Répandre la bonne parole : ce n’est pas la première que Pékin s’emploie aussi activement à modeler sa communication. Mao Zedong parle déjà d’une «arme magique» quand le président actuel, Xi Jinping, sait l’importance de «raconter des histoires». A plusieurs décennies d’intervalles, les deux hommes s’appuient sur le même organe, le Font uni, créé en 1942 : sa mission inaugurale consiste à noyauter les milieux intellectuels. Les années 1942-1945 sont cruciales dans la quête par Mao d’un pouvoir absolu. Il compte sur le «mouvement de rectification du style de travail du Parti» pour fédérer le Parti communiste chinois (PCC) autour de sa personnalité et de ses convictions. La «pensée» du futur Grand Timonier consiste à fondre les thèses marxistes-léninistes dans le moule chinois. Mais là où Lénine s’appuie d’abord sur la classe ouvrière, Mao fait d’abord appel aux paysans.

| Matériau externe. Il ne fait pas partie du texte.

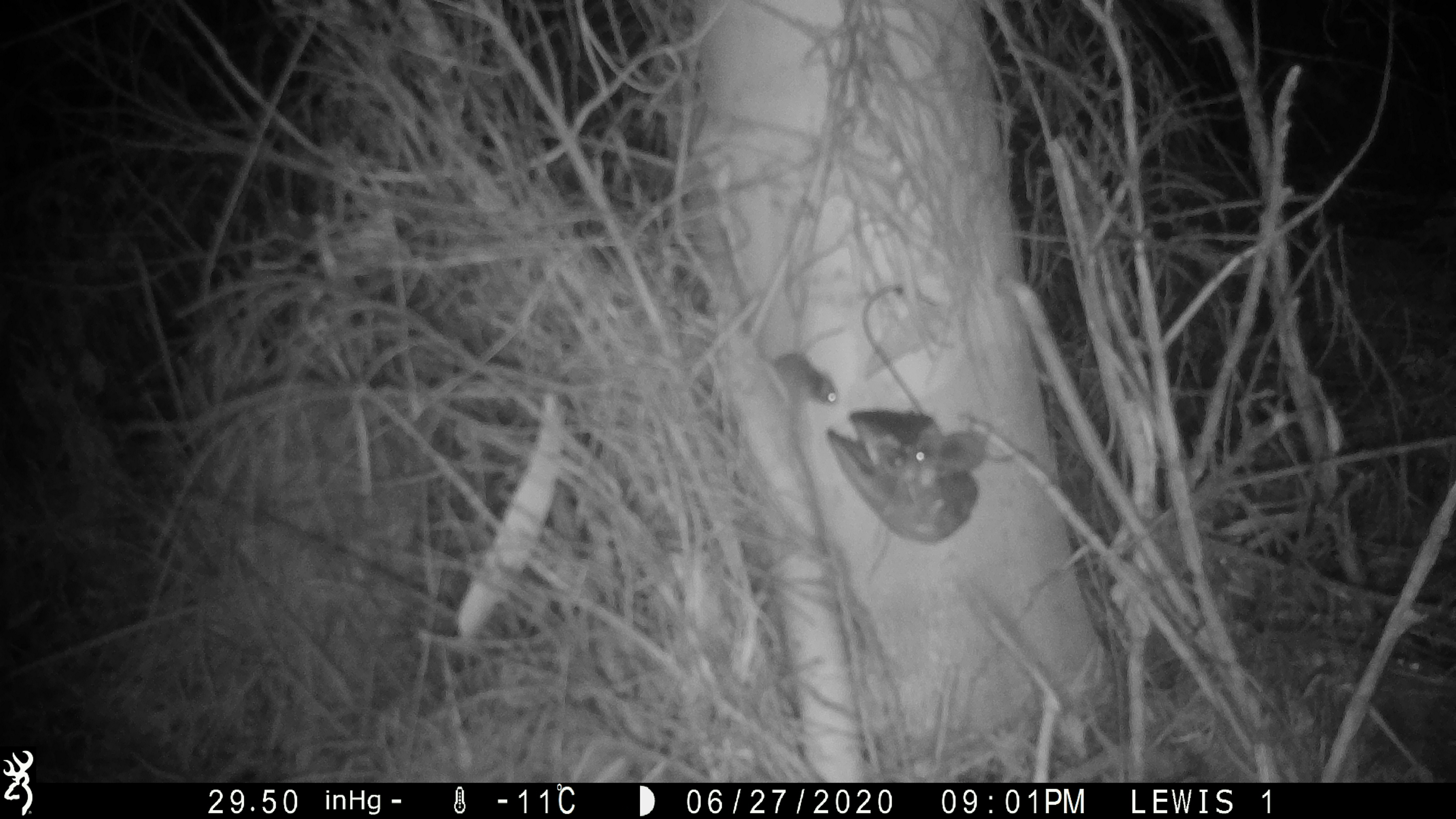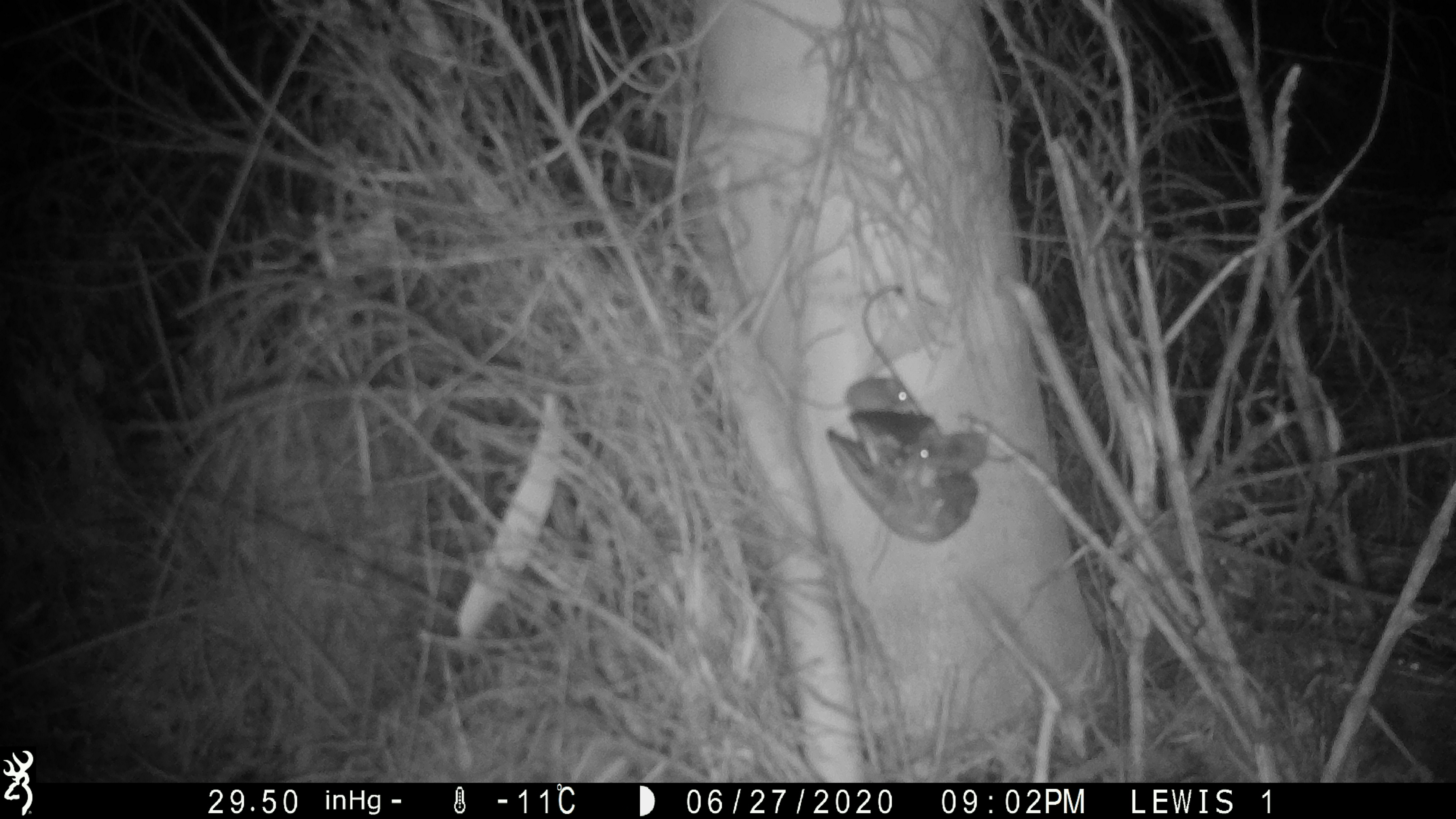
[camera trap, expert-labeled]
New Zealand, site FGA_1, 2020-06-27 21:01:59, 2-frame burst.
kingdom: Animalia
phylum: Chordata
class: Mammalia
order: Rodentia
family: Muridae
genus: Mus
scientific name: Mus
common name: mouse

Les premiers pas du Front uni sont un succès : à partir de 1945, le PCC ne prend plus aucune décision qui n’ait préalablement été validée par Mao. Ensuite, l’organe devient l’un des rouages de la dictature, accompagnant naturellement l’effort de propagande, nationale et internationale, mais sans être au premier plan non plus. En 2012, après son arrivée au pouvoir, Xi Jinping le réveille littéralement : quelque 40 000 cadres sont recrutés, chargés pêle-mêle de contrôler les opposants, de peser sur les leviers de communication à l’étranger et de modifier en profondeur l’image du pays.

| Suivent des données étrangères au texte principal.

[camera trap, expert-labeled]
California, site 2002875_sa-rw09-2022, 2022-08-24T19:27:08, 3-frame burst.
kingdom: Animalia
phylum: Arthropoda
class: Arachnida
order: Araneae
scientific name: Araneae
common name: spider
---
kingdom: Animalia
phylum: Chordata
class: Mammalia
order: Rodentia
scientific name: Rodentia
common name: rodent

La politique de propagande chinoise très active depuis le Grand Bon en avant

A quoi reconnaît-on l’enracinement d’une politique de propagande ? Elle ose tout, ou presque. Entre 1959 et 1962, plus de 35 millions de Chinois périssent de la grande famine provoquée par le Grand Bond en avant : cette industrialisation à marche forcée du pays décidée par Mao conduit à confisquer - puis vendre – toutes les récoltes pour obtenir des devises. Mais peu importe les ravages dans les campagnes : Pékin communique largement sur ces denrées alimentaires qui partent pour l’étranger. De même, le pouvoir transmet des images qui montrent les animaux du zoo de Shanghai parfaitement nourris.

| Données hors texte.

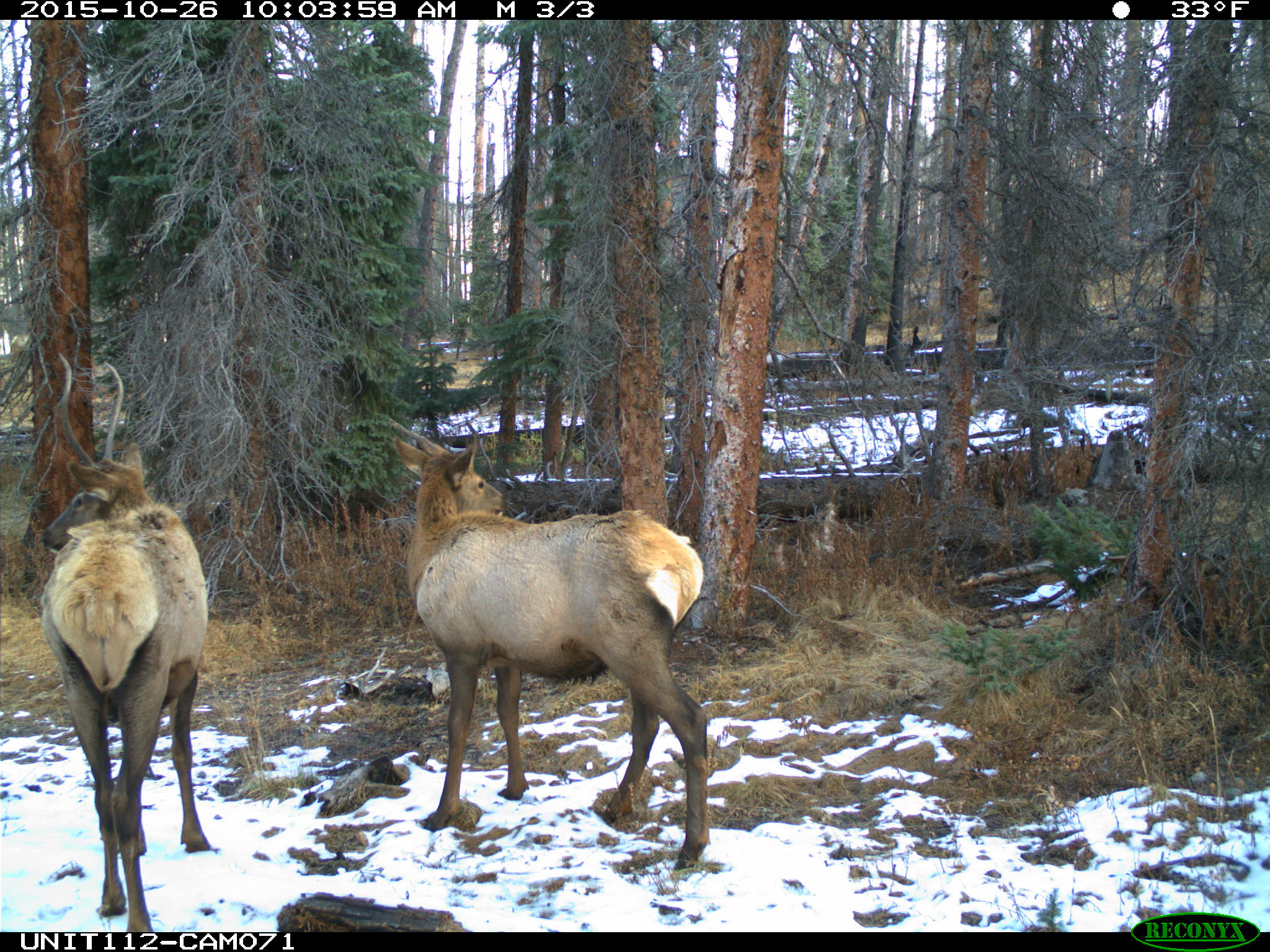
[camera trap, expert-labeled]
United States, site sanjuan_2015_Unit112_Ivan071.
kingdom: Animalia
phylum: Chordata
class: Mammalia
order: Artiodactyla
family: Cervidae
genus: Cervus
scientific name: Cervus elaphus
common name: red deer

Quand les dirigeants chinois quittent le pouvoir, même plusieurs années après, les autorités s’évertuent à restaurer l’image la plus positive. En 2014, pour célébrer le 110ème anniversaire de la naissance de Deng Xiaoping (1904-1997), une série télévisée de 48 épisodes est diffusée en prime-time : cette saga savamment orchestrée ne dit rien de la répression par Deng de la révolution étudiante de la place Tiananmen en 1989; elle préfère s’attarder sur l’ampleur des réformes économiques. Mao lui, pour le 126ème anniversaire de sa naissance (en 2019), a eu droit à un dessin animé : Le jeune Mao Tsé Toung à Shaoshan (NDLR : son village natal) cible un public plus jeune que la série en hommage à Deng. Et va à l’encontre d’un interdit, qui stipule que Mao ne figure jamais dans une BD ou un dessin animé.